The voice was deep, resonant, and didn’t sound frightened. Maybe he was a pro, maybe he just had guts. Maybe both.

“Let’s take him over to his place and check it out,” Kohler said, cutting into Bleecker on Sixth. “Before anybody else beats us to it. You never know what we might find there.”

The same thought was in both our minds, which was why we kicked the door down in the crummy fourth-floor loft, threw the old man ahead of us and went in crouched and with our guns ready. But there was nothing there but some crummy furniture and an assortment of junk that must have taken years to collect, ranging from one of those old bubble vending machines that used to dispense gum and candy to an ancient sundial. Empty pint bottles of cheap whisky and raw muscatel were strewn over the floor and the place smelled like a cross between a distillery and a locker room. The bed was just a soiled mattress, and Kohler and I picked the old man up from the floor where he’d fallen and threw him onto it.

“If this guy is a Nip agent,” I said sotto voce as we propped the door back into place, “he’s either acting his part well or the Empire’s fallen on hard times.”

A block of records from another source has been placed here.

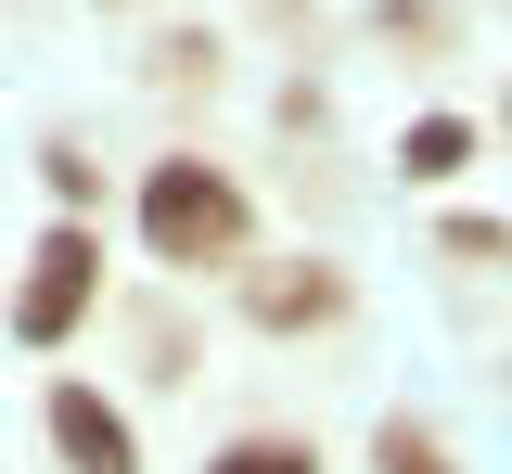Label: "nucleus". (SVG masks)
<instances>
[{
    "label": "nucleus",
    "mask_w": 512,
    "mask_h": 474,
    "mask_svg": "<svg viewBox=\"0 0 512 474\" xmlns=\"http://www.w3.org/2000/svg\"><path fill=\"white\" fill-rule=\"evenodd\" d=\"M205 474H320V436L256 423V436H231V449H205Z\"/></svg>",
    "instance_id": "423d86ee"
},
{
    "label": "nucleus",
    "mask_w": 512,
    "mask_h": 474,
    "mask_svg": "<svg viewBox=\"0 0 512 474\" xmlns=\"http://www.w3.org/2000/svg\"><path fill=\"white\" fill-rule=\"evenodd\" d=\"M39 436H52V462L64 474H141V423H128L90 372H64L52 398H39Z\"/></svg>",
    "instance_id": "20e7f679"
},
{
    "label": "nucleus",
    "mask_w": 512,
    "mask_h": 474,
    "mask_svg": "<svg viewBox=\"0 0 512 474\" xmlns=\"http://www.w3.org/2000/svg\"><path fill=\"white\" fill-rule=\"evenodd\" d=\"M436 244H448V257H474V270H487V257H512V218H448Z\"/></svg>",
    "instance_id": "9b49d317"
},
{
    "label": "nucleus",
    "mask_w": 512,
    "mask_h": 474,
    "mask_svg": "<svg viewBox=\"0 0 512 474\" xmlns=\"http://www.w3.org/2000/svg\"><path fill=\"white\" fill-rule=\"evenodd\" d=\"M39 180H52V205H64V218H103V167H90L77 141H39Z\"/></svg>",
    "instance_id": "1a4fd4ad"
},
{
    "label": "nucleus",
    "mask_w": 512,
    "mask_h": 474,
    "mask_svg": "<svg viewBox=\"0 0 512 474\" xmlns=\"http://www.w3.org/2000/svg\"><path fill=\"white\" fill-rule=\"evenodd\" d=\"M154 90H218V39L205 26H167L154 39Z\"/></svg>",
    "instance_id": "9d476101"
},
{
    "label": "nucleus",
    "mask_w": 512,
    "mask_h": 474,
    "mask_svg": "<svg viewBox=\"0 0 512 474\" xmlns=\"http://www.w3.org/2000/svg\"><path fill=\"white\" fill-rule=\"evenodd\" d=\"M231 308H244L256 334H346V308H359V282L333 270V257H244L231 270Z\"/></svg>",
    "instance_id": "7ed1b4c3"
},
{
    "label": "nucleus",
    "mask_w": 512,
    "mask_h": 474,
    "mask_svg": "<svg viewBox=\"0 0 512 474\" xmlns=\"http://www.w3.org/2000/svg\"><path fill=\"white\" fill-rule=\"evenodd\" d=\"M372 474H461V462H448V436H436V423L384 410V423H372Z\"/></svg>",
    "instance_id": "0eeeda50"
},
{
    "label": "nucleus",
    "mask_w": 512,
    "mask_h": 474,
    "mask_svg": "<svg viewBox=\"0 0 512 474\" xmlns=\"http://www.w3.org/2000/svg\"><path fill=\"white\" fill-rule=\"evenodd\" d=\"M474 154H487V129H474V116H410V129H397V167H410V193H448Z\"/></svg>",
    "instance_id": "39448f33"
},
{
    "label": "nucleus",
    "mask_w": 512,
    "mask_h": 474,
    "mask_svg": "<svg viewBox=\"0 0 512 474\" xmlns=\"http://www.w3.org/2000/svg\"><path fill=\"white\" fill-rule=\"evenodd\" d=\"M103 13H116V0H103Z\"/></svg>",
    "instance_id": "ddd939ff"
},
{
    "label": "nucleus",
    "mask_w": 512,
    "mask_h": 474,
    "mask_svg": "<svg viewBox=\"0 0 512 474\" xmlns=\"http://www.w3.org/2000/svg\"><path fill=\"white\" fill-rule=\"evenodd\" d=\"M372 39H384V52H448L461 13H448V0H372Z\"/></svg>",
    "instance_id": "6e6552de"
},
{
    "label": "nucleus",
    "mask_w": 512,
    "mask_h": 474,
    "mask_svg": "<svg viewBox=\"0 0 512 474\" xmlns=\"http://www.w3.org/2000/svg\"><path fill=\"white\" fill-rule=\"evenodd\" d=\"M141 257L154 270H180V282H231L256 257V193L231 180V167H205V154H154L141 167Z\"/></svg>",
    "instance_id": "f257e3e1"
},
{
    "label": "nucleus",
    "mask_w": 512,
    "mask_h": 474,
    "mask_svg": "<svg viewBox=\"0 0 512 474\" xmlns=\"http://www.w3.org/2000/svg\"><path fill=\"white\" fill-rule=\"evenodd\" d=\"M500 141H512V90H500Z\"/></svg>",
    "instance_id": "f8f14e48"
},
{
    "label": "nucleus",
    "mask_w": 512,
    "mask_h": 474,
    "mask_svg": "<svg viewBox=\"0 0 512 474\" xmlns=\"http://www.w3.org/2000/svg\"><path fill=\"white\" fill-rule=\"evenodd\" d=\"M103 308V218H52L26 244V282H13V346H77V321Z\"/></svg>",
    "instance_id": "f03ea898"
}]
</instances>
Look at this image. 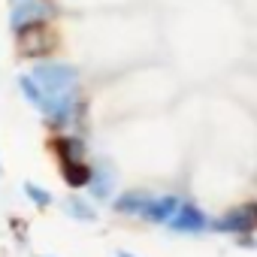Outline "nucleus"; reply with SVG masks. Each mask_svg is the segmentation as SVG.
<instances>
[]
</instances>
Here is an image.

“He could be just an acquaintance of the Jew. The kid said they played chess together, maybe that’s all there is to it. But we’ve got to act on the assumption he knows something, and try to get it out of him.”

We walked over to the mattress and stood over the old man, who was rubbing his shoulder tentatively.

“Look, mister,” Kohler said in a friendly tone, “we’re not going to hurt you if we can help it. In fact, if you’re clear on this there’s some money in it for you, enough to keep you in decent booze for six months. So just cooperate, and we’ll get along fine.”

He dragged over a rickety kitchen chair and straddled it backwards, facing the old man. I stood back and at an angle, covering them and the door both, just in case.